_Instructions to follow_
Report every line of the listing below in which the string "located" occurs.

_Supplied data_
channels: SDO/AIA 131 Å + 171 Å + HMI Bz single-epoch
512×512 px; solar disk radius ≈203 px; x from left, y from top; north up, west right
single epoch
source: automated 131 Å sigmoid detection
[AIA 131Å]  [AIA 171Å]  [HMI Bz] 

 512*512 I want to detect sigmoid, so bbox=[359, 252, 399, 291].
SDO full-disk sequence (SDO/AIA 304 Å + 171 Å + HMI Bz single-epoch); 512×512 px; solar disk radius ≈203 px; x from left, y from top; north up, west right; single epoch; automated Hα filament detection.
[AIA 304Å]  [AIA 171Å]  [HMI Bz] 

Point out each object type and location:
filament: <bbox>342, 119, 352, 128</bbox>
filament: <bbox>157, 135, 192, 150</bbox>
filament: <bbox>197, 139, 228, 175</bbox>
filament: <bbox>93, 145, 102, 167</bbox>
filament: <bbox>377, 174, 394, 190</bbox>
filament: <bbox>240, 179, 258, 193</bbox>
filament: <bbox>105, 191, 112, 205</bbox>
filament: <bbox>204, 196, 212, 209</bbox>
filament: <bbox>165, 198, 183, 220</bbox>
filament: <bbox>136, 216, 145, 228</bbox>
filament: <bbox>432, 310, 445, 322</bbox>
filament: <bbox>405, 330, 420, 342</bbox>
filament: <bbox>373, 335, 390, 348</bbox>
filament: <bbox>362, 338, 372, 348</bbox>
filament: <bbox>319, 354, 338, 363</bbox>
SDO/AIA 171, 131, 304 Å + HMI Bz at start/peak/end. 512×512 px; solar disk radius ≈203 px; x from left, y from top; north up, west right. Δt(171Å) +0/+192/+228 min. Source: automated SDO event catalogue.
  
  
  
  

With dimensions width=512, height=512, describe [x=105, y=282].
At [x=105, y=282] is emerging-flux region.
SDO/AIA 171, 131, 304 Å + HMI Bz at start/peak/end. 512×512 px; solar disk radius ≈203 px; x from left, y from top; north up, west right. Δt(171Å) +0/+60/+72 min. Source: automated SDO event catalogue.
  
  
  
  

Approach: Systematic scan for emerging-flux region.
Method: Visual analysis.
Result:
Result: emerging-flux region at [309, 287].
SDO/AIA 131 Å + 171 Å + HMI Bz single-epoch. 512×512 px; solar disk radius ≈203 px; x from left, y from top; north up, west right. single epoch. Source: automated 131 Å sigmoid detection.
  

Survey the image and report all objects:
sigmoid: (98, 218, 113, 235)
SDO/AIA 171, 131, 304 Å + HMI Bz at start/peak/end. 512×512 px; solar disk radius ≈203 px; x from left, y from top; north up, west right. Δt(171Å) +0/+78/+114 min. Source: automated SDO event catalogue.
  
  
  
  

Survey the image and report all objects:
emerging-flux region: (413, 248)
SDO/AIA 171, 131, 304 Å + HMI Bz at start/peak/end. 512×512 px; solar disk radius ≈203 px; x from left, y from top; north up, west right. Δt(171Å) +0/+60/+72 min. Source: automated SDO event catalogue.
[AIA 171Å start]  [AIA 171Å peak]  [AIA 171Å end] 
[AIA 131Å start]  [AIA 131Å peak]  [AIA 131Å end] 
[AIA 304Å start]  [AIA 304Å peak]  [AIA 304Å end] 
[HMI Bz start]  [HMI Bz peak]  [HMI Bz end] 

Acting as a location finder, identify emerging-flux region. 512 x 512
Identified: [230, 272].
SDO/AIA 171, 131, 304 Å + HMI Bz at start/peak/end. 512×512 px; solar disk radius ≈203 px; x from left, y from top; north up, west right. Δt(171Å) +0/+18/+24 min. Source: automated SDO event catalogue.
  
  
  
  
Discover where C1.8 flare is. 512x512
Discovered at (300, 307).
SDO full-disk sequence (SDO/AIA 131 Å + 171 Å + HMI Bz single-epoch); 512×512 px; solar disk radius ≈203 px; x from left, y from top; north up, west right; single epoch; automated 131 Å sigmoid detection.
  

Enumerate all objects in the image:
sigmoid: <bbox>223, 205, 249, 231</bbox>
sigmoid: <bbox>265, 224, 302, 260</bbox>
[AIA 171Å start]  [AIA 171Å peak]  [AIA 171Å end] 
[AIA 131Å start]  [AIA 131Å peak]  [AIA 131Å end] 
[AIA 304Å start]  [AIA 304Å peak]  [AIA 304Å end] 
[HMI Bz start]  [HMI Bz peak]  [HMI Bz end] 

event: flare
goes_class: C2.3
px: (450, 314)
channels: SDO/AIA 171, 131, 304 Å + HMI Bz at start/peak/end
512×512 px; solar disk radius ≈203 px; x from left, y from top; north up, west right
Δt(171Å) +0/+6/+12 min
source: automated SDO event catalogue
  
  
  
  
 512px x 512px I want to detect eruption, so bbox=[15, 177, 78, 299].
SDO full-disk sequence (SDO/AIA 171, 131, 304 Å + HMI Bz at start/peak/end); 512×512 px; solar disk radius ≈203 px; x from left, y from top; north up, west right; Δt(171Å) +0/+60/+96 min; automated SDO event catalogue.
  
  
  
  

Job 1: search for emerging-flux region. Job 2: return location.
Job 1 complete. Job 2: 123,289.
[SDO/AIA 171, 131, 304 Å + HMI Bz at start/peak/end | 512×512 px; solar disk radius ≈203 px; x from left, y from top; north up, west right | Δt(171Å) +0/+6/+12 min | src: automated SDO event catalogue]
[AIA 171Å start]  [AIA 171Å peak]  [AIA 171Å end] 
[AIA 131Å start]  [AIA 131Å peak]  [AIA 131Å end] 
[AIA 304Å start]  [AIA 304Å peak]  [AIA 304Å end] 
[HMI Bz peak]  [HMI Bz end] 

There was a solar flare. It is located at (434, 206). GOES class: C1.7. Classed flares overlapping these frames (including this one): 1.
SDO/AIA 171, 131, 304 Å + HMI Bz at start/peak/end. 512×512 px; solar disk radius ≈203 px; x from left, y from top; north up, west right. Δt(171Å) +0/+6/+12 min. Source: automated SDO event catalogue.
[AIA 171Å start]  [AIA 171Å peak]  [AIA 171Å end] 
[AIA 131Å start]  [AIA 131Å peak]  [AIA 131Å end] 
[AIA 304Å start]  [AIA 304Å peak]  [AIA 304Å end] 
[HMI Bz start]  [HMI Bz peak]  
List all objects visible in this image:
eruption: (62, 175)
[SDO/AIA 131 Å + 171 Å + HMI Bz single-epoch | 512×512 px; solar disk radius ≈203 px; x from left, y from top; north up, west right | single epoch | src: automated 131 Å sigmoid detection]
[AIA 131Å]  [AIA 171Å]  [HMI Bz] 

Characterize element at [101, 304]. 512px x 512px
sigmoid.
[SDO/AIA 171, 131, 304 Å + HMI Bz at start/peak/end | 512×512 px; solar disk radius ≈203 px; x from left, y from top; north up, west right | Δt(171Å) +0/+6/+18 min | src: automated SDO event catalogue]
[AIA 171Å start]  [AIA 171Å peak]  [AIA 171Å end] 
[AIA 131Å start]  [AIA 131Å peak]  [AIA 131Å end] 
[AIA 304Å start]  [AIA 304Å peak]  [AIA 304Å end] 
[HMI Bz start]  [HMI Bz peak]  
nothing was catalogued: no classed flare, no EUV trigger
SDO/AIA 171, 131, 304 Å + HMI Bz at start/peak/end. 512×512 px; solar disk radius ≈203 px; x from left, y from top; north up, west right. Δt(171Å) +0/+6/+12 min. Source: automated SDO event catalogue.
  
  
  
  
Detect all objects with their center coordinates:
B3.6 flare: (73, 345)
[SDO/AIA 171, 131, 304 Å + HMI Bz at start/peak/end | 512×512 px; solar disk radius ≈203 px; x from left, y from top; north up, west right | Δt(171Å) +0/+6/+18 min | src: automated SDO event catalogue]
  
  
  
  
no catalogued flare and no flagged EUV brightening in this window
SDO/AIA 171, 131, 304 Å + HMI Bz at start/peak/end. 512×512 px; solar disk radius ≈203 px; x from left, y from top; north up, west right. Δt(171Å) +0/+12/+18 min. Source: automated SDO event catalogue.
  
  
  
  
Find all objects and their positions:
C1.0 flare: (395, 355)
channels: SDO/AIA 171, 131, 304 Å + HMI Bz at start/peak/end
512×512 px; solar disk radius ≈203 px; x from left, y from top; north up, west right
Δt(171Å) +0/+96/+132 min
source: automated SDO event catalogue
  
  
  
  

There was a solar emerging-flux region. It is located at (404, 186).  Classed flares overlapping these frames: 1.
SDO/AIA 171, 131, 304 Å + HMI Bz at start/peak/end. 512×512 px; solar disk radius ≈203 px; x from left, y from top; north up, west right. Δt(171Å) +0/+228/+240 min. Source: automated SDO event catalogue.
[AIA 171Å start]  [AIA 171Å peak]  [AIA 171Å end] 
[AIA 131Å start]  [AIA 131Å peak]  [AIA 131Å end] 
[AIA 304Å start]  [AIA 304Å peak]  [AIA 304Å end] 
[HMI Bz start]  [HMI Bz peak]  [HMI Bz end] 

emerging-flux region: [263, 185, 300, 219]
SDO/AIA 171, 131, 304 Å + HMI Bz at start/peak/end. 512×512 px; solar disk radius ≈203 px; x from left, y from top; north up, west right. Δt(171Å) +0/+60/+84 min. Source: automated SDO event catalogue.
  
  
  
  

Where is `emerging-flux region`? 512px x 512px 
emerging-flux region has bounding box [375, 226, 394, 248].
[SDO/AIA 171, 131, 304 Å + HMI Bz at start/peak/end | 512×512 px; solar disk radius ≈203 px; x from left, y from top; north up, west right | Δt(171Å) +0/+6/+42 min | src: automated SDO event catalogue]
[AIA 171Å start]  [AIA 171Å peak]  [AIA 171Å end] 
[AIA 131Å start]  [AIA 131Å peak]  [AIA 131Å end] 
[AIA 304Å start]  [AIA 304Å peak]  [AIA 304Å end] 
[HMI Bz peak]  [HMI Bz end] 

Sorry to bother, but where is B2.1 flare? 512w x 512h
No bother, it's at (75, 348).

_Response area_
There was a solar flare. It is located at (434, 206). GOES class: C1.7. Classed flares overlapping these frames (including this one): 1.
There was a solar emerging-flux region. It is located at (404, 186).  Classed flares overlapping these frames: 1.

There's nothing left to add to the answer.